Task description: In the text about floating in a sensory deprivation tank, what share of the water mixture's total volume is epsom salt?

Text block:
Martijn Schirp • • 10 min read
Floating Through Innerspace: Why You Should Try A Sensory Underdose
Consciousness & Meditation Health & Fitness Psychedelics & Drugs
This is my sensory deprivation tank experience. Are you ready to take a trip through interspace?
You hop in the shower to cleanse yourself of your accumulated dirtiness. A mandatory ritual before entering the silent sanctuary.
You walk to the futuristic egg, leaving a few wet footprints behind.
You plug in some earplugs before you dip your toes in the water.
The sensation you feel is neither hot nor cold. The water matches exactly the temperature of your body.
The water does feel different somehow. A bit jelly-like. You know this is because the total volume of the water-like mixture consists of 25% epsom salt (In chemical terms 400kg/850lbs magnesium sulfate – MgSO4·7H2O, on average).
This cool chemical brings the floatation to the tank.
By increasing the density of the water, you increase the force necessary to cause you to sink, to displace enough fluid. At a certain point, the force of gravity dragging your body down is not enough to push away the mixture completely and hence, you are now floating.
Beyond that, epsom salt is also a source of muscle relaxation, capillary dilation, and endorphin generation. Nice.
This epsom salt is one reason for the earplugs. The other reason is for cancelling out any last remnants of air waves making it through your auditory canal. Relaxed.
Thinking about all this salty business, you think you should be really careful not to rub your face with your hands after you have entered the tank. That would be like eating jalapeño peppers with your eyes.
You notice a curious mix of excitement and nervousness. Excited because of all the fantastic stories and benefits you’ve read, nervous because you will be confined to a small bathtub-like cocoon built with the sole purpose of not allowing any light or sound to go in. Scary.
People can go crazy like that, you know.
Not that you are really afraid to be one of those people, mind you. It is just the understanding that the idea of floating in itself should be enough to give rise to an uncomfortable sense of claustrophobia in anyone.
You close the lid and test the limits of your buoyancy.
Once you have positioned yourself horizontally, the sensation is quite peculiar and not at all unpleasant. A comparison with floating through outer space feels wrong, as you can definitely notice that gravity is still present.
But there something about the feeling that is unlike anything you have experienced before.
First dreamt up and designed by Dr. John C. Lilly, the sensory deprivation tank made it possible to do a truly epic experiment on consciousness. Epic, not because of some grand scale, but epic due to the uniqueness of the conditions the tank provides.
Subtract any external sensory input from your experience, and what will remain?
Floating in the tank after a busy day’s work brings a great relief. Suddenly all of the stimulation of holding oneself upright against the force of gravity disappears. One realizes that a good deal of the fatigue accumulated during the day is caused by resisting a gravitational field.
From a neurophysiological standpoint, one has immediately freed up very large masses of neurons from the necessity of constant computations (as to the direction of gravity, the programming by visual and acoustic inputs, by temperature changes, etcetera). For example, one’s cerebellum is now freed for uses other than balancing the body.

Provided material:
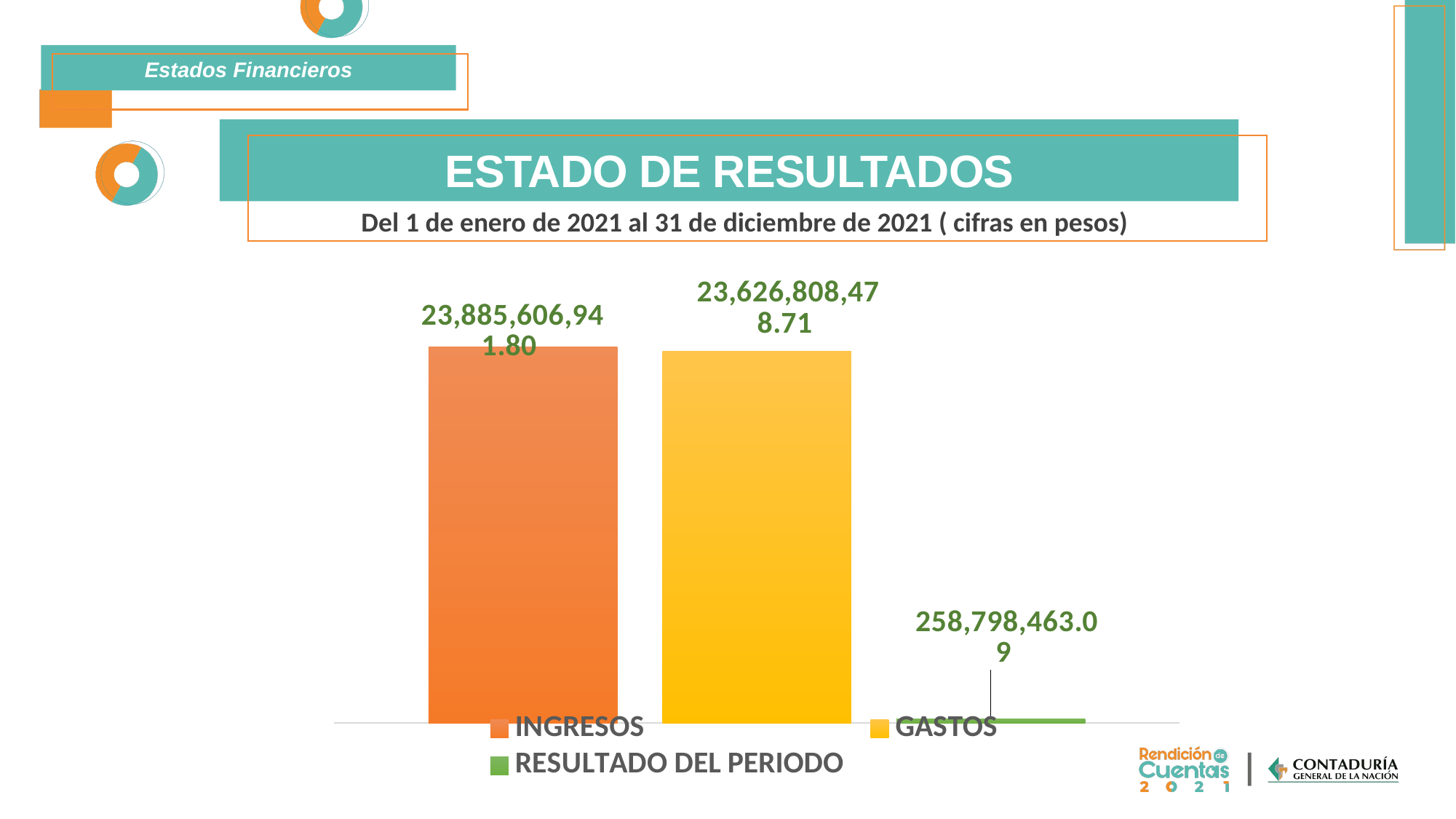
Which is larger, INGRESOS or GASTOS? INGRESOS Which series has the lowest value? RESULTADO DEL PERIODO Which series has the highest value? INGRESOS What is the value for INGRESOS? 23,885,606,941.80 How many series does the legend list? 3 What kind of chart is shown on the slide? Bar chart What is the difference between INGRESOS and GASTOS? 258,798,463.09 What is the value for RESULTADO DEL PERIODO? 258,798,463.09 What colour is the bar for GASTOS? Yellow What is the value for GASTOS? 23,626,808,478.71 Which is larger, GASTOS or RESULTADO DEL PERIODO? GASTOS What is the title of the chart? ESTADO DE RESULTADOS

Completed exercise: 25%